The ability of volunteer directors to effectively perform their fiduciary duties will ultimately determine the success of common interest developments as a form of housing. While there are widespread examples of successfully run subdivisions, there are unfortunately also well known instances of leadership failures where homeowners associations are in political turmoil, financial collapse and physical deterioration. The challenge to each director is to exercise good leadership to avoid such downward spirals of economic and political self-destruction.
Recipes for Success and Failure
From the legal standpoint, directors incur liability when they breach the standard of care to which they are held under the statutory and case law which are discussed below. In reality, however, suits for breach of fiduciary duty can be viewed as arising from a lack of leadership and management skills by the board of directors. It is appropriate, therefore, to pause and consider the characteristics of successful leadership and management.
In successfully run homeowners associations, members of the board of directors possess good communication skills, carefully plan in advance for the association’s needs, make good judgments based on sound decision making practices, delegate work to qualified committees or advisors, exercise initiative and independent thinking, and work well together as a team. In contrast, political and fiscal failures often result from the acts or omissions of boards of directors lacking good communication skills, procrastinating necessary work, making bad judgments without seeking input from committees or advisors, stagnating for lack of initiative, and political stalemates caused by dysfunctional personal relationships among the board members. From this perspective, the exercise of fiduciary duty flows naturally from effective business management, and it is the breakdown of good management practices, and the lack of skilled leadership, that breeds claims for breach of fiduciary duty.
What is Fiduciary Duty?
Fiduciary duty is a standard of care which inheres in a legal relationship of trust and confidence between one in a position of power, dominance or authority, and another who is dependent on the proper exercise of that authority. For example, fiduciary duty exists in relationships between directors and their corporation, trustees and their trusts, and attorneys and their clients. Inherent in fiduciary duty is the responsibility to act in good faith and candor, the duty to act in the interests of another, the requirement to avoid self-dealing transactions, the prohibition against exerting undo pressure and the need to act with the knowledge and consent of the “beneficiary”.
The law imposes fiduciary responsibilities to ensure that power is exercised responsibly. Directors must act in the best interests of the corporation, and not exploit their position of power for personal gain or advantage. No one argues with the soundness of these principles in the abstract. Experience demonstrates, however, that directors can become paralyzed in the stressful situation where the responsibility to act in the best interests of the corporation conflicts with personal or emotional needs, such as the basic human need for personal approval from one’s neighbors and friends. Enforcing the governing instruments, properly funding the financial needs of the association, or pursuing causes of action for defective construction potentially place the director in the position of controversy and criticism. The good people who volunteer to serve their community through election or appointment to the board of directors are often unprepared for the emotional and political crossfires that can easily arise in the performance of these duties. Even the anticipation of such controversy is sufficient to keep many directors from taking difficult short term actions that are important to the long term well being of the homeowners association.
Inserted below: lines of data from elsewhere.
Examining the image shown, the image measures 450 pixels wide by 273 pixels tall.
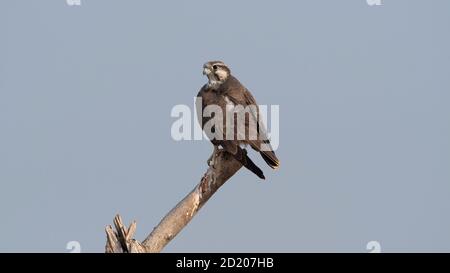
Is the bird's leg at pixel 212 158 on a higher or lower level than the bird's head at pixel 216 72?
lower

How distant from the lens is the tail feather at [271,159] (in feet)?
53.4

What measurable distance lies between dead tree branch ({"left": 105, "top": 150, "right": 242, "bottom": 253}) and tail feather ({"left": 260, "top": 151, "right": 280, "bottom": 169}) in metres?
0.68

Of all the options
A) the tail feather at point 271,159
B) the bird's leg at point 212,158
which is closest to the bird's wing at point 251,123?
the tail feather at point 271,159

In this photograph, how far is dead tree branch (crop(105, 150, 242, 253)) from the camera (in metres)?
14.6

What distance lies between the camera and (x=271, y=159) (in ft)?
53.5

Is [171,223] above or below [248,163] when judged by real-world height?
below

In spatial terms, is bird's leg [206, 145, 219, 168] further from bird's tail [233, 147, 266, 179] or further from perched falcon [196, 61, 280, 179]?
bird's tail [233, 147, 266, 179]

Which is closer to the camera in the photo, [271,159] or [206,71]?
[271,159]

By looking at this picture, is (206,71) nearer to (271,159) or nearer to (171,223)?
(271,159)

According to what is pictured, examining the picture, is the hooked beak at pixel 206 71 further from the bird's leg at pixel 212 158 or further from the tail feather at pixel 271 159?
the tail feather at pixel 271 159

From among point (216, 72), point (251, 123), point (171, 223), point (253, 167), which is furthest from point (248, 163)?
point (216, 72)

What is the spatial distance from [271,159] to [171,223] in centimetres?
194

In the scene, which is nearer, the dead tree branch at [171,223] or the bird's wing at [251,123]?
the dead tree branch at [171,223]
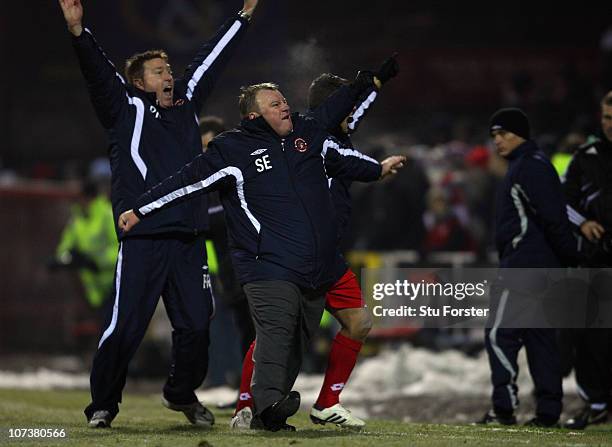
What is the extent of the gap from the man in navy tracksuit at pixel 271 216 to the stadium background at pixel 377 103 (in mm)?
3165

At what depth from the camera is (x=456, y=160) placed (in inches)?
609

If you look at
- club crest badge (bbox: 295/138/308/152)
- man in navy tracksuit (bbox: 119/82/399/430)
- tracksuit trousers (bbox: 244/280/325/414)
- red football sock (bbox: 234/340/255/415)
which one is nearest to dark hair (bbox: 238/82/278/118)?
man in navy tracksuit (bbox: 119/82/399/430)

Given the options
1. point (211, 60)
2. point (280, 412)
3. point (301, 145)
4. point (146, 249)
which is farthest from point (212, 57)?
point (280, 412)

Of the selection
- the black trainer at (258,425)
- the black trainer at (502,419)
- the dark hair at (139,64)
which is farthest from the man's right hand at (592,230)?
the dark hair at (139,64)

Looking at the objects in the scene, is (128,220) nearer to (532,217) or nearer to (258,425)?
(258,425)

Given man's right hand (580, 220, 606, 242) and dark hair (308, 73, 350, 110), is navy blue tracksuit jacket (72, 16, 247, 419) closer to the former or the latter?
dark hair (308, 73, 350, 110)

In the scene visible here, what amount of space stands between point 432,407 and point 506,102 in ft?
25.8

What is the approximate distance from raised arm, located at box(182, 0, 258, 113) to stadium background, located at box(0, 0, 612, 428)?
6.49ft

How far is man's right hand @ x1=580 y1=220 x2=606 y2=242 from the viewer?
28.5 feet

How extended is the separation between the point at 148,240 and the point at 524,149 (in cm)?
270

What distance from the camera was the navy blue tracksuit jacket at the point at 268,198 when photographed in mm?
7062

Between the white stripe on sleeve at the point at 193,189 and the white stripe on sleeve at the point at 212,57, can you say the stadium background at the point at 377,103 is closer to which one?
the white stripe on sleeve at the point at 212,57

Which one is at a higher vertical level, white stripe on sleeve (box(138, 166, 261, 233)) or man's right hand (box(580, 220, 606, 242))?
white stripe on sleeve (box(138, 166, 261, 233))

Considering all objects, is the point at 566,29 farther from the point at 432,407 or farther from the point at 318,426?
the point at 318,426
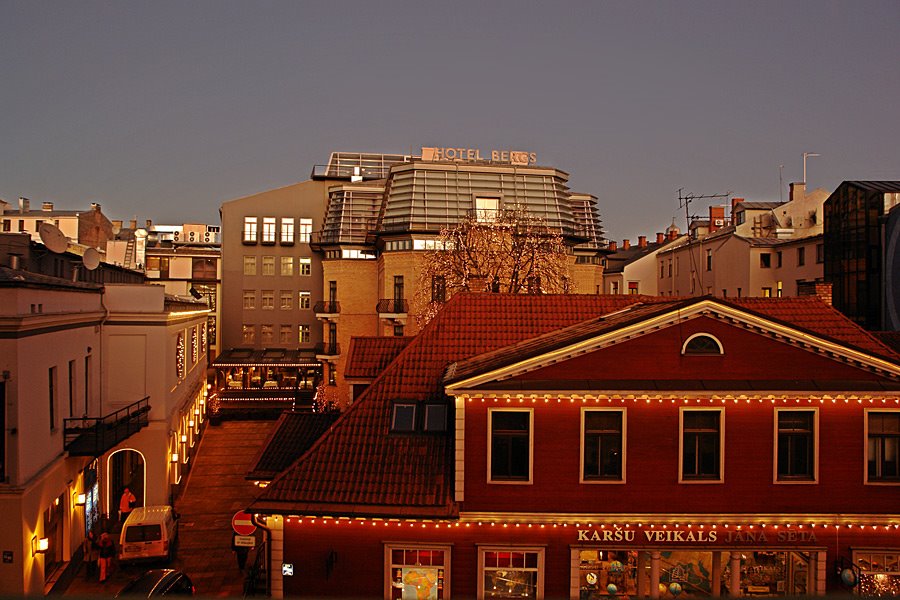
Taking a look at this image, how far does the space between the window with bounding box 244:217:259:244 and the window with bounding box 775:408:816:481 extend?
171 feet

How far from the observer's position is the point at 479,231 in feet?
132

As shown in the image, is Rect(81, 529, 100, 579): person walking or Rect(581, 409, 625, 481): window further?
Rect(81, 529, 100, 579): person walking

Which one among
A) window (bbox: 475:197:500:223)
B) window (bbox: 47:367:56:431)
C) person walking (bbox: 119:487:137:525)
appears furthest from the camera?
window (bbox: 475:197:500:223)

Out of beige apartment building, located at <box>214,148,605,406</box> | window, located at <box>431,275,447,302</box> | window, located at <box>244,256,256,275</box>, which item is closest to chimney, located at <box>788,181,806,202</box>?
beige apartment building, located at <box>214,148,605,406</box>

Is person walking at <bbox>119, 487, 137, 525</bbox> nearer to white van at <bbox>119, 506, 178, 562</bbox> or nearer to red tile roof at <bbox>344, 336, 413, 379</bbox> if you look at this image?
white van at <bbox>119, 506, 178, 562</bbox>

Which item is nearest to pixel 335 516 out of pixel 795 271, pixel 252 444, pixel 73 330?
pixel 73 330

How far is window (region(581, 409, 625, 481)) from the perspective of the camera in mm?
14891

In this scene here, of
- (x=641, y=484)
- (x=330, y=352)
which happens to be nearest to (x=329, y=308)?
(x=330, y=352)

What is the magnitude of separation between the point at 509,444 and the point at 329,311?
131 feet

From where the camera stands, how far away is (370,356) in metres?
20.0

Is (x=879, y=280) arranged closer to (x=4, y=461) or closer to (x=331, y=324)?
(x=331, y=324)

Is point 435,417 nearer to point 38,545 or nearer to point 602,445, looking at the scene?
point 602,445

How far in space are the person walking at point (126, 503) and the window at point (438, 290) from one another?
21142 mm

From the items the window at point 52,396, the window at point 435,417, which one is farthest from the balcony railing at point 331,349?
the window at point 435,417
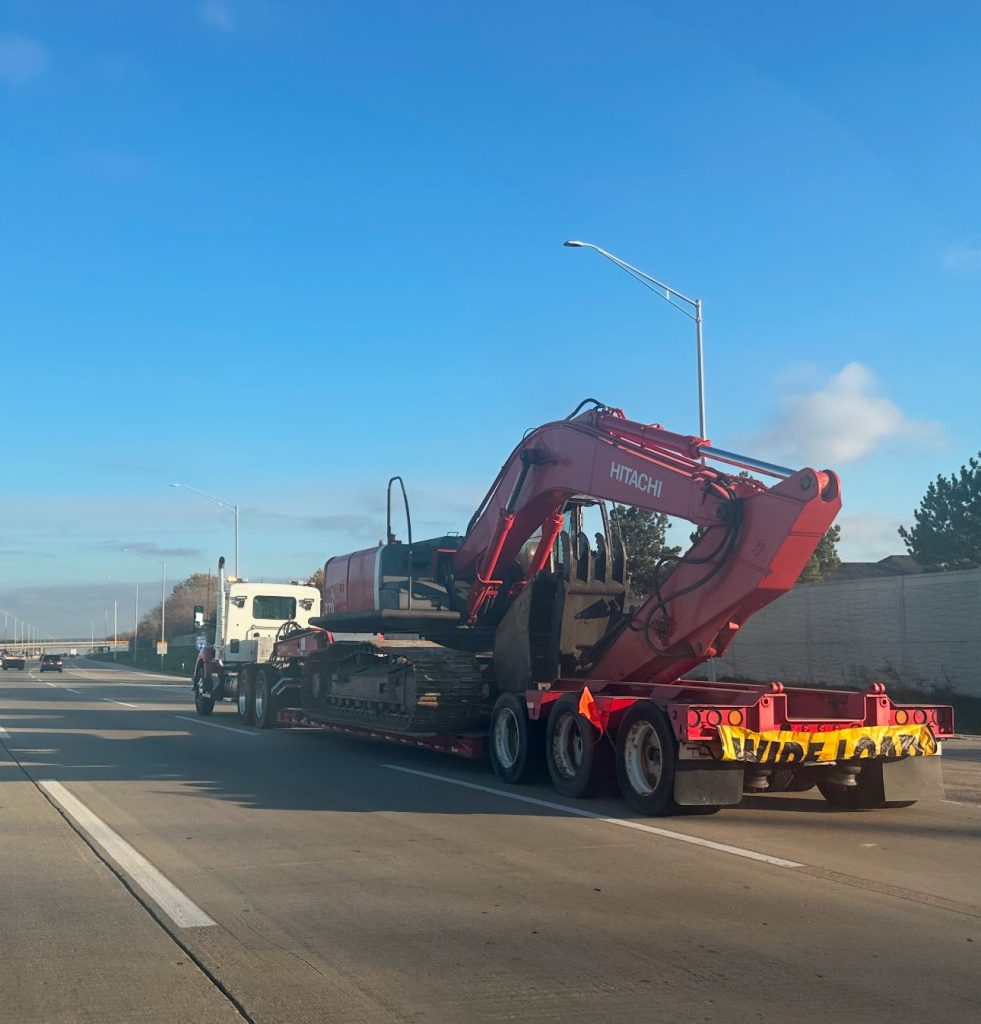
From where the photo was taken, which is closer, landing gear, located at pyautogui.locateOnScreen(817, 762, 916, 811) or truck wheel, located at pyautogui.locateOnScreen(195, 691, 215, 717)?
landing gear, located at pyautogui.locateOnScreen(817, 762, 916, 811)

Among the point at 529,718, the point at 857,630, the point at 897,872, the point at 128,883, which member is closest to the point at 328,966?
the point at 128,883

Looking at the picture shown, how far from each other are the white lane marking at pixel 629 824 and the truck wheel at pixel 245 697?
9.33 metres

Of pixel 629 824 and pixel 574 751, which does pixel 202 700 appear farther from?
pixel 629 824

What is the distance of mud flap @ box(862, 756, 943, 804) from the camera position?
12.0 m

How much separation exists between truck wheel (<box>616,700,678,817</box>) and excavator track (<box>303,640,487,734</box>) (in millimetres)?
3344

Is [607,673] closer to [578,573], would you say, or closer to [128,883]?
[578,573]

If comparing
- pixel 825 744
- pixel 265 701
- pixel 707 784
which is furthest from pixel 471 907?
pixel 265 701

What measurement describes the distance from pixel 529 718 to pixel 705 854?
13.7 ft

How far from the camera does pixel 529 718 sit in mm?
13352

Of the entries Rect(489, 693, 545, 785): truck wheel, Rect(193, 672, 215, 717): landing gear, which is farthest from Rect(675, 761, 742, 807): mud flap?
Rect(193, 672, 215, 717): landing gear

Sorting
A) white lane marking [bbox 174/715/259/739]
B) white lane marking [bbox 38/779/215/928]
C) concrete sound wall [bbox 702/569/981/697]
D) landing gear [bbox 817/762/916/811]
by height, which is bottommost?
white lane marking [bbox 38/779/215/928]

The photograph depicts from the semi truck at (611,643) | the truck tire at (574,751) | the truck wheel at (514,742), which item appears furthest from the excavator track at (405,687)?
the truck tire at (574,751)

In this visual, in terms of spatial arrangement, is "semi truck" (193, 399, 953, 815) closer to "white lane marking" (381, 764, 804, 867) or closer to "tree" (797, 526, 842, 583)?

The new Davis-Stirling Act effective January 1, 2014 recognizes the fiduciary responsibilities of directors as addressed in the Corporations Code and goes further in specifying specific instances in which a director must recuse himself from deliberations and voting on an issue. These are:
- Discipline of the director or committee member.
- An assessment against the director or committee member for damage to the common area or facilities.
- A request, by the director or committee member, for a payment plan for overdue assessments.
- A decision whether to foreclose on a lien on the separate interest of the director or committee member.
- Review of a proposed physical change to the separate interest of the director or committee member.
- A grant of exclusive use common area to the director or committee member.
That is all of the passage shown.